2 Übergang zur Makrosimulation Ähnlich zur Handlungsempfehlung zur Ermittlung der Verkehrsnachfrage hat die PTV eine Empfehlung zur Handhabung des Übergangs zwischen Makro- und Mikrosimulation, bzw. zur möglichen Rückkopplung zwischen beiden Modellen erarbeitet.

  1. HBS Handbuch für die Bemessung von Straßenverkehrsanlagen, Bundesanstalt für Straßenwesen, Bergisch Gladbach, 2005
  2. Mikroskopische Verkehrssimulation – Grundlagen und praktische Hinweise zur Anwendung, FGSV, 2006
  3. Mikroskopische Verkehrssimulation – Grundlagen und praktische Hinweise zur Anwendung, FGSV, 2006.

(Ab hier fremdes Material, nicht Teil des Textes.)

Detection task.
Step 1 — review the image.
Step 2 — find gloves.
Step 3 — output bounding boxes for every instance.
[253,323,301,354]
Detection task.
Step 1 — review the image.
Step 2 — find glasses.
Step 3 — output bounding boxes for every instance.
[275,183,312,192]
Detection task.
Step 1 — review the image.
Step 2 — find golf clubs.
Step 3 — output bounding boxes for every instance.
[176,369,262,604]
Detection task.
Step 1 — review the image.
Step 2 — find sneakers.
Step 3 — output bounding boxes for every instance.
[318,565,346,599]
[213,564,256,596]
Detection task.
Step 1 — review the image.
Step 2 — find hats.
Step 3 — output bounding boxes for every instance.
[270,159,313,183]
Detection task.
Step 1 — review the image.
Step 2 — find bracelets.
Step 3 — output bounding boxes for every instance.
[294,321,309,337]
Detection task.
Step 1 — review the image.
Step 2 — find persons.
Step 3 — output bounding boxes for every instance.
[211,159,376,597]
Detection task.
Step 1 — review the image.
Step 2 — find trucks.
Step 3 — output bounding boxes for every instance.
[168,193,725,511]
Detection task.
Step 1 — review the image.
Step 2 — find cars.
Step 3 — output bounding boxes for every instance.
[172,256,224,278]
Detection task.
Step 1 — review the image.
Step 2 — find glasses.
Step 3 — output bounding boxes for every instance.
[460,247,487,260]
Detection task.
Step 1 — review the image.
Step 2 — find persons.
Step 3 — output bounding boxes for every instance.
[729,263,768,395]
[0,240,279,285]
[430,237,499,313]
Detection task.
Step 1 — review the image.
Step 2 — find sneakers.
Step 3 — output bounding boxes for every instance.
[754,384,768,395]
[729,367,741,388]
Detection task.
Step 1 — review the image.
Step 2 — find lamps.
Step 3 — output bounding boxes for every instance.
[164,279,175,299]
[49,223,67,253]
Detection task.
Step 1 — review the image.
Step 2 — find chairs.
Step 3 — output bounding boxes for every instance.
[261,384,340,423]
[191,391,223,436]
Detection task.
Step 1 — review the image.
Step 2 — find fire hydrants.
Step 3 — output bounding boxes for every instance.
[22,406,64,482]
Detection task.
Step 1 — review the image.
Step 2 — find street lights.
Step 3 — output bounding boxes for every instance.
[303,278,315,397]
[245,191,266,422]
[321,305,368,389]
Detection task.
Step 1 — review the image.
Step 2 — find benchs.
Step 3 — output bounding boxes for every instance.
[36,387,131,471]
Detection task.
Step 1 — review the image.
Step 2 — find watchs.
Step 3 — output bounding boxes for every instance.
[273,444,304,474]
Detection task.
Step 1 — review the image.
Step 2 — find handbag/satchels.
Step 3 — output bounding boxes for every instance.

  4. Mikroskopische Verkehrssimulation – Grundlagen und praktische Hinweise zur Anwendung, FGSV, 2006.
  5. HBS Handbuch für die Bemessung von Straßenverkehrsanlagen, Bundesanstalt für Straßenwesen, Bergisch Gladbach, 2005.
  6. RiMEA – Richtlinie für Mikroskopische Entfluchtungsanalysen, Initiatoren des RiMEA-Projekts, 2009.
  7. HBS Handbuch für die Bemessung von Straßenverkehrsanlagen, Bundesanstalt für Straßenwesen, Bergisch Gladbach, 2005.